The word democracy has its roots in the Greek term demokratia, the individual parts of the words which is demos(“people”) and kratos(‘rule’). Democracy in its basic meaning is therefore a political system in which the people not monarchs or aristocracies rule. This sounds straight forward enough but it is not so. Democratic rule has taken contrasting forms at varying periods and in different societies, depending on how the concept is interpreted. For example, ‘the people’ has been variously understood to mean all men, owners of property, white men, educated men, and adult men and women. In some societies the officially accepted version of democracy is limited to the political spheres, where as in others it is extended to broader area of social life.

Forms of democracy

Participatory Democracy

In participatory democracy or direct democracy decisions are made communally by those affected by them. This was the original type of democracy practiced in Greece. Participatory democracy is of limited importance in modern societies, where the mass of the population have political rights and it would be impossible for everyone actively to participate in the making of all the decisions that affect them.
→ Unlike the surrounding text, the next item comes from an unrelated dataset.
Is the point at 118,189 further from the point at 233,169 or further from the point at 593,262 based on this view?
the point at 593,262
Yet some aspects of the participatory democracy do play a part in modern societies small communities in New England, in the North Eastern part of the United States continue the traditional practice of annual ‘town meetings’. On these designated days, all the residents of the town gather together to discuss and vote on all local issues that do not fall state or federal government jurisdiction. Another example of participatory democracy is the holding of referenda, when the people express their views on a particular issue. Direct consultation of large number of people is made possible by simplifying the issue down to one or two questions to be answered .

Representative Democracy

Practicalities render participatory democracy unwieldy on a large scale except in specific instances such as special referendum. More common today is representative democracy, political systems in which decisions affecting a community are taken not by the members as a whole but by people they have elected for this purpose. In the area of national government, representative democracy takes the form of elections to congresses, parliaments or similar national bodies. Representative democracy also exists at other levels where collective decisions are taken, such as in provinces or states within an overall national community, cities, countries boroughs and other regions. Many large organisations choose to run their affairs using representative democracy by electing a small executive committee to take key decisions.

Countries in which voter can choose between two or more parties and in which the mass of adult population has the right to vote are usually called liberal democracies. Britain and the other Western European countries, the USA, Japan, Australia and New Zealand all fall into this category. Many countries in the developing world, such as India, also have liberal democratic systems.